In a rush of Christmas charity or an overwhelming desire to get rid of us, the tree lot owner told us to hurry up, pick a tree and we could have it for free. Spurred on by his generosity, we quickly found the tree and sweetly asked if he could tie twine around it so it would be easier to drag home. We could be charming when we wanted to.
The tree helped some, but that Christmas was closer to miserable than merry.
In his Advent devotional, Repeat the Sounding Joy, Christopher Ash writes about the disgrace of Elizabeth and Zechariah—the disgrace of childlessness. Ash writes that their disgrace is a “vivid example of the misery of living in a world under sin and the righteous judgment of God. Every sickness, every sadness, every disability is—in this sense—visible evidence that we live in a world under the righteous judgment of God.”
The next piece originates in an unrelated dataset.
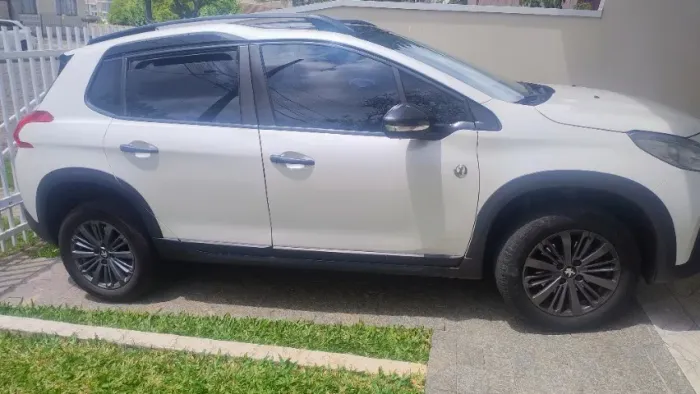 Peugeot 2008 Skywalker 1.6 Turbo Flex 16V AUT 2022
Ash points out that we all are marked in some way with Elizabeth’s disgrace, and the “removal of this ‘disgrace’ is a sign of the kindness and mercy of God, as ‘dis-grace’ is swept away by grace.”
My mother’s marks of disgrace that year were widowhood, sorrow, little income, uncertainty. There was no Hallmark Christmas movie ending that year. Fortunately, my mother didn’t need the movie ending to Christmas. And she didn't stay there. In years to come, we shared the joy with redeemed friends and family and of rescued ornaments from the flood. (I still have a few.)
In retrospect, that first miserable Christmas was closer to grace and truth than we ever imagined.
Christmas came because the Savior had come. His grace had removed the biggest disgrace of sin. His grace would remove the disgrace of my mom’s poverty and sorrow, not with a Christmas windfall but with the Christmas affirmation that “the Word became flesh and dwelt among us, and we have seen his glory, glory as of the Son from the Father, full of grace and truth.” (John 1:14)
Miserable or merry, Christmas comes to us full of grace and truth, full of promise of salvation and righteousness, full of grace.